La deuxième lutte : la terre pierreuse et sèche. Après avoir combattu les pensées errantes et lié votre regard à une pensée unique, ne croyez cependant pas que votre cœur sera aussitôt réchauffé par le désir ardent de Dieu. Oui, vous aurez anéanti les désirs extérieurs, mais ne posséderez pas encore le désir spirituel. Votre âme ne sera pas enflammée, emportée par l’élan de la vie en Dieu. Par contre, la maîtrise de vos pensées, et, par vos pensées, de vos désirs, videra, séchera votre âme, la rendant quasi indifférente car, séparé du monde, vous ne serez pas encore greffé consciemment à la vie éternelle. Attention ! Ici, surgit une lutte sans merci : supprimer les pensées, arrêter les sentiments peut durcir le cœur et ouvrir la porte à une catégorie de sentiments soi-disant moraux, provoquant une certaine dureté pour vous-même et les autres. Cette deuxième lutte doit s’opérer alors contre ce qui durcit l’âme. En plus de la concentration sur une seule pensée, il nous faudra poursuivre l’action de charité, en employant différents moyens : prières, chants, cantiques, pénitence, patience, compréhension, douceur, briser tout ce qui fait de nos cœurs des cœurs de pierre.
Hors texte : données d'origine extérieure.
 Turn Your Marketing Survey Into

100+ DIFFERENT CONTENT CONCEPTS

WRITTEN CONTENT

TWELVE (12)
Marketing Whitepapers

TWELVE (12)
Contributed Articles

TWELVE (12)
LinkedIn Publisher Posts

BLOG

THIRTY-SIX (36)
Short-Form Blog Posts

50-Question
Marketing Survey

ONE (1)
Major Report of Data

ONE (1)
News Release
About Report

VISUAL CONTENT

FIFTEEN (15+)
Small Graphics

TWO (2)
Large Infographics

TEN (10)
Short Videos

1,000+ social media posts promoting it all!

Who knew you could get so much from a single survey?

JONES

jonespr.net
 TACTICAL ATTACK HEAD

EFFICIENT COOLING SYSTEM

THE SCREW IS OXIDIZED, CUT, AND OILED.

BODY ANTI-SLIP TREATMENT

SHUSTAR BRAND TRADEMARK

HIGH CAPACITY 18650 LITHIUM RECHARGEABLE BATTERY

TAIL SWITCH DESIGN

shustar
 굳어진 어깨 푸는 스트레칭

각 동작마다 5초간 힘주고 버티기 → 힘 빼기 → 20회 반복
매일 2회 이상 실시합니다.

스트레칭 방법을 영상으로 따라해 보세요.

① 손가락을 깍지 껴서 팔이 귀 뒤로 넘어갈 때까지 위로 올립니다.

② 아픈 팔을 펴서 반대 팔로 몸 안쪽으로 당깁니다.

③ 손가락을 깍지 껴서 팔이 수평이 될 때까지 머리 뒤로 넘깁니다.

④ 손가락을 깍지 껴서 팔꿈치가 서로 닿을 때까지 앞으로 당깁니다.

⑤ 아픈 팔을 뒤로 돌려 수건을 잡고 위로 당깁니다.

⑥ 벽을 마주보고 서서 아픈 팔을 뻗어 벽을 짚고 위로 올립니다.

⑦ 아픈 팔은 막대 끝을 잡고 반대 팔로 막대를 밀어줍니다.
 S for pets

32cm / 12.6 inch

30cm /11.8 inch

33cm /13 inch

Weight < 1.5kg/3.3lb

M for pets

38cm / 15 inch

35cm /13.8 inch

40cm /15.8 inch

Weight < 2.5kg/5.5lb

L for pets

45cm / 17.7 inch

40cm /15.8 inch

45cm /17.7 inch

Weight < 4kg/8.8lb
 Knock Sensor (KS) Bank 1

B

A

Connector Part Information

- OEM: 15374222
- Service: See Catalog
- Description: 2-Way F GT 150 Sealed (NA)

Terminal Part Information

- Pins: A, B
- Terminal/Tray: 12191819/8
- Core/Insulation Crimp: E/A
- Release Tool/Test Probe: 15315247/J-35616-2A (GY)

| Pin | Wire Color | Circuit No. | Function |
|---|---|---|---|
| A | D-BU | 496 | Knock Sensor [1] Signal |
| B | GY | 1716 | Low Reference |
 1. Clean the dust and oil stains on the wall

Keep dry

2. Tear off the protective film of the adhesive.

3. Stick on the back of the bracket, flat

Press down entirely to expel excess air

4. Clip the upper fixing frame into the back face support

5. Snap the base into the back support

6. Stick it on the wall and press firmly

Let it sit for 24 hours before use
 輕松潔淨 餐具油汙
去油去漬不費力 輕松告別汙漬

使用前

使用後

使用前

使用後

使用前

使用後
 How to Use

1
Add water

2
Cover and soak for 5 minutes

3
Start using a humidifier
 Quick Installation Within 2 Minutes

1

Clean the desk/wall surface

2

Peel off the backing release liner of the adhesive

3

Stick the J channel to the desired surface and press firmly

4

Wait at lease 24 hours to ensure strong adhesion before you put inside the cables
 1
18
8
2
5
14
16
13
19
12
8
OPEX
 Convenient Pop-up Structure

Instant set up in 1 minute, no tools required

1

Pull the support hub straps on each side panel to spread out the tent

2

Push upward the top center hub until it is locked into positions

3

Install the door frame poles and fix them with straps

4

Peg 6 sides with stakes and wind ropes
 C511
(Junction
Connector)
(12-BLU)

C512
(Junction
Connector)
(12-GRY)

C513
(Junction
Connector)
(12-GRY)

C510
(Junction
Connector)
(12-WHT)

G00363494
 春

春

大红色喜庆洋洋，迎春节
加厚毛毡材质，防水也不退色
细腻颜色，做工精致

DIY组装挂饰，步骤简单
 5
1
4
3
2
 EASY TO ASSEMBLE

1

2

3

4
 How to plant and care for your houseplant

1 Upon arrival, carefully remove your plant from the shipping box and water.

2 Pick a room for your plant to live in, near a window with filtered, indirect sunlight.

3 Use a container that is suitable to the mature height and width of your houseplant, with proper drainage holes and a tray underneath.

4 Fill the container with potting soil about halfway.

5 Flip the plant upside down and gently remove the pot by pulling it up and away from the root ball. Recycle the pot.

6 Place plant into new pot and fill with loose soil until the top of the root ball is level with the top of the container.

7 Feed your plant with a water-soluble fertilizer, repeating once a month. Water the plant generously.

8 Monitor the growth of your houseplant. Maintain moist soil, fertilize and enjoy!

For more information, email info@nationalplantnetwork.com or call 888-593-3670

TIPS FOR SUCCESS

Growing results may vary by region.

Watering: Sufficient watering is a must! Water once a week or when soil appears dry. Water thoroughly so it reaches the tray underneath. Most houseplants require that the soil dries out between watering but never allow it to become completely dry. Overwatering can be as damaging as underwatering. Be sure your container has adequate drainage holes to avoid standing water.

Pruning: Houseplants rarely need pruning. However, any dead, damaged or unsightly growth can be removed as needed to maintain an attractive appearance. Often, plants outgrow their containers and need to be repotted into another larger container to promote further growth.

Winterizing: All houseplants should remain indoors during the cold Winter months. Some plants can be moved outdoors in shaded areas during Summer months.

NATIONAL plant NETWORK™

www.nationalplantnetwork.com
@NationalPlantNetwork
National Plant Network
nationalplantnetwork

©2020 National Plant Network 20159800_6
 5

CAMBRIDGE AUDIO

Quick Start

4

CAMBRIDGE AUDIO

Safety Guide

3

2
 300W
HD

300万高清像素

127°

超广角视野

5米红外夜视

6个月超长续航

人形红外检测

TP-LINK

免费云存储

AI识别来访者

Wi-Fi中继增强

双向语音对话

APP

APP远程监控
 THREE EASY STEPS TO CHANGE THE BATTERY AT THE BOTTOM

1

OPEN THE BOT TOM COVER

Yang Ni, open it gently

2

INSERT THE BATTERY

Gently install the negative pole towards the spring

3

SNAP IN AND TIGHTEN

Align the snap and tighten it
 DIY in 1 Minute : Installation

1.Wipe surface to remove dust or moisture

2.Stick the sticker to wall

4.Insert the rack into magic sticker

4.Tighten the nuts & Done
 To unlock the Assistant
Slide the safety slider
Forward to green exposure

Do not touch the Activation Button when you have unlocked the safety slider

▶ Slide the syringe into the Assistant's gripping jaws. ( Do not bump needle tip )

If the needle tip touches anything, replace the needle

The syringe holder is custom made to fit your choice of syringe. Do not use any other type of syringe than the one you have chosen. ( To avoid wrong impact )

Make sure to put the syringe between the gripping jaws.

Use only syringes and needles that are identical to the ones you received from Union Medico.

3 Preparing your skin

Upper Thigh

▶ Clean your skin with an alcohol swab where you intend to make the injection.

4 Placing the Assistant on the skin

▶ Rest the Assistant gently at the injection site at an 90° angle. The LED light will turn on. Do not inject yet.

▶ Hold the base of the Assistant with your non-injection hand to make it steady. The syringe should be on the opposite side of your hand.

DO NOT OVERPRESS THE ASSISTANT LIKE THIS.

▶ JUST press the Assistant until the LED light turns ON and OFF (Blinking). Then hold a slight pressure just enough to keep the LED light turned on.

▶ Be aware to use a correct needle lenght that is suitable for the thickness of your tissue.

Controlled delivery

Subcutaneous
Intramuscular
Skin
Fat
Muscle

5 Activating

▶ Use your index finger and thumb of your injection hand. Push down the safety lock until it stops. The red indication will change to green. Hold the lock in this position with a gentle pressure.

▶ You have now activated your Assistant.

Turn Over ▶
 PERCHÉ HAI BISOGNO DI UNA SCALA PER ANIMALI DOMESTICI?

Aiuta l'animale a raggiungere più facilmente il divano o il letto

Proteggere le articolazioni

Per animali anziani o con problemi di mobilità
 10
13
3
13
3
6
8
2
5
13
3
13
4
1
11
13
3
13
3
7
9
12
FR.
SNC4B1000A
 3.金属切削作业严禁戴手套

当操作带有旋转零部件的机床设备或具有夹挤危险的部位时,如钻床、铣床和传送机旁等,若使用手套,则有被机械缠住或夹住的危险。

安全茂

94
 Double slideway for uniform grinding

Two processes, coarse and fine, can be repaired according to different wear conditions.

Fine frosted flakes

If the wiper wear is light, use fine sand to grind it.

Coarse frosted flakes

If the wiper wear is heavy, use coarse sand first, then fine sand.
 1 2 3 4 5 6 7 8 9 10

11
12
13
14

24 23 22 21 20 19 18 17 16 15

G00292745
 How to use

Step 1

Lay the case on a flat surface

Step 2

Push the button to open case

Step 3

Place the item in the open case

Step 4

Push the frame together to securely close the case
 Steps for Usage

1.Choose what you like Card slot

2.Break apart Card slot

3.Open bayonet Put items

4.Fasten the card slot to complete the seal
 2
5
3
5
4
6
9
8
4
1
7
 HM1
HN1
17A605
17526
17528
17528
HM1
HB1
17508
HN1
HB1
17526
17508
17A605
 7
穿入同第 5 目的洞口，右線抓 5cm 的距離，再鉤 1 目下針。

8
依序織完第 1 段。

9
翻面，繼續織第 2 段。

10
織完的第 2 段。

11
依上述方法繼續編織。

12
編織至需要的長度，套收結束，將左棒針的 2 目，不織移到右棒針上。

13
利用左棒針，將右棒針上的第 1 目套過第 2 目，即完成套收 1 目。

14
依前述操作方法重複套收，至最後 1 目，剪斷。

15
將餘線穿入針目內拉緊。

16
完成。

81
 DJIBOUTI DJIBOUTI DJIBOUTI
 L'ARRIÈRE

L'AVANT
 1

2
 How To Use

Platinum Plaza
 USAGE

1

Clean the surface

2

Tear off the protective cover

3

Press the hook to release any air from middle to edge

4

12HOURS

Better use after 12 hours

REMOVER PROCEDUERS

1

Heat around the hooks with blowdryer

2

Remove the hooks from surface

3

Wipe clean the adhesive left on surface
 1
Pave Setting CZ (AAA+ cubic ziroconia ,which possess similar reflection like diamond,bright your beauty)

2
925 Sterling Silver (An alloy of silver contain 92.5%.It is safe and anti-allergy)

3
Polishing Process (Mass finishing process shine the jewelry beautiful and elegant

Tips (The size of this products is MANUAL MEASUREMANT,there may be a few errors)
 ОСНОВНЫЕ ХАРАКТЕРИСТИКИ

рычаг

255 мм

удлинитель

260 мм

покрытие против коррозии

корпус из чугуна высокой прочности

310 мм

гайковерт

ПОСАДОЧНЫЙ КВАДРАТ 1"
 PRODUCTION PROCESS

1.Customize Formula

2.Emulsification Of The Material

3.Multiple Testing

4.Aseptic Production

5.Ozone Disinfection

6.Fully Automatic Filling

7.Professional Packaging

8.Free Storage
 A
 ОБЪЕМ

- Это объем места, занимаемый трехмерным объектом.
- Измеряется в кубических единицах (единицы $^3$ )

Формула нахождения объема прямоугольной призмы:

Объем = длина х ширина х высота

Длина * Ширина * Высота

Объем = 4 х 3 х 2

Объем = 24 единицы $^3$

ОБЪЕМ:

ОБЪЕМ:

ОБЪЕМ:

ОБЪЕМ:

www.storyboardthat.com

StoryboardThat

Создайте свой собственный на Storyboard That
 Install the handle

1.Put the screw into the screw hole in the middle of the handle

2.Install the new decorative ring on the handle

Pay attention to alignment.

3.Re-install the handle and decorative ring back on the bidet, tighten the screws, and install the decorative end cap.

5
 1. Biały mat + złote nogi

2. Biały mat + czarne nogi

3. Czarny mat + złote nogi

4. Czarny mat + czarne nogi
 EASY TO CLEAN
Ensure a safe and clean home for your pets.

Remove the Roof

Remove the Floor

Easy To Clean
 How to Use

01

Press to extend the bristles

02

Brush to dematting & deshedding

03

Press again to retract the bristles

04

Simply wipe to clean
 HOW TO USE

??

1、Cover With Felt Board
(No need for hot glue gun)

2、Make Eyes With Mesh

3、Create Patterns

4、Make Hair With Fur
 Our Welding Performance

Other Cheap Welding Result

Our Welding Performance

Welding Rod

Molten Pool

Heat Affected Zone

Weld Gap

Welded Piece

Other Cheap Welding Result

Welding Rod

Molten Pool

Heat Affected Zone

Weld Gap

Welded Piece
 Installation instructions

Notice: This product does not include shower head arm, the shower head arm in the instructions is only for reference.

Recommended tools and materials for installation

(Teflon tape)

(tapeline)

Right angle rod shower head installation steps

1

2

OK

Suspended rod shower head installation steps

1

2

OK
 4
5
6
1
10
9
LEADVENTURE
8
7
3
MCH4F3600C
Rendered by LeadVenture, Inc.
La troisième lutte : contre les ronces. Parvenus à la troisième étape, nous sommes devenus une terre molle, un cœur de chair. Nous ressentons la suavité de la grâce divine. Notre âme amollie peut glisser alors vers la paresse ou des plaisirs seconds et, auprès des dons divins, produire les ronces. Ne croyez pas que si la grâce agit efficacement, elle supprime la possibilité des jouissances terrestres. On a vu des gens qui s’étaient élevés à la prière sublime, des thaumaturges, des visionnaires célestes, commettre les péchés les plus vulgaires, parce que la vitalité de la grâce, semblable à l’humidité, fait croître en nous non seulement les plantes célestes, mais, précisément par cette vitalité qu’elle nous confère, si nous ne sommes pas attentifs, elle n’empêchera pas l’ivresse sournoise de ce monde. Pour éviter cette troisième attaque, la sobriété, l’humilité et la simplicité sont indispensables. Que cette troisième période ne nous grise pas !

Ainsi, le premier combat est contre les pensées multiples, qui nous extériorisent et nous jettent sur la route, le deuxième contre cet état de sécheresse, de dureté qui paraît moral… le cœur vide…, le troisième contre la facilité et la paresse spirituelles.

Le mystère du Royaume appliqué inconsidérément à une âme, la perdra totalement. Comment pourra-t-elle, par exemple, cultiver la sobriété si elle est dans l’état de sécheresse, ou amollir son cœur si elle est encore la proie des pensées multiples ? Rien de plus dangereux.

Au seuil du chemin spirituel, il serait insensé de se glorifier de sa faiblesse et de jouer à l’humilité, mais le cultivateur de la bonne terre pourra, après un persévérant effort, s’écrier avec l’apôtre Paul : « Je me glorifie de ma faiblesse afin que la puissance du Christ agisse en moi ![4] ».

Amen !

 


[1] Selon une publication des éditions des Cahiers Saint-Irénée de 1959.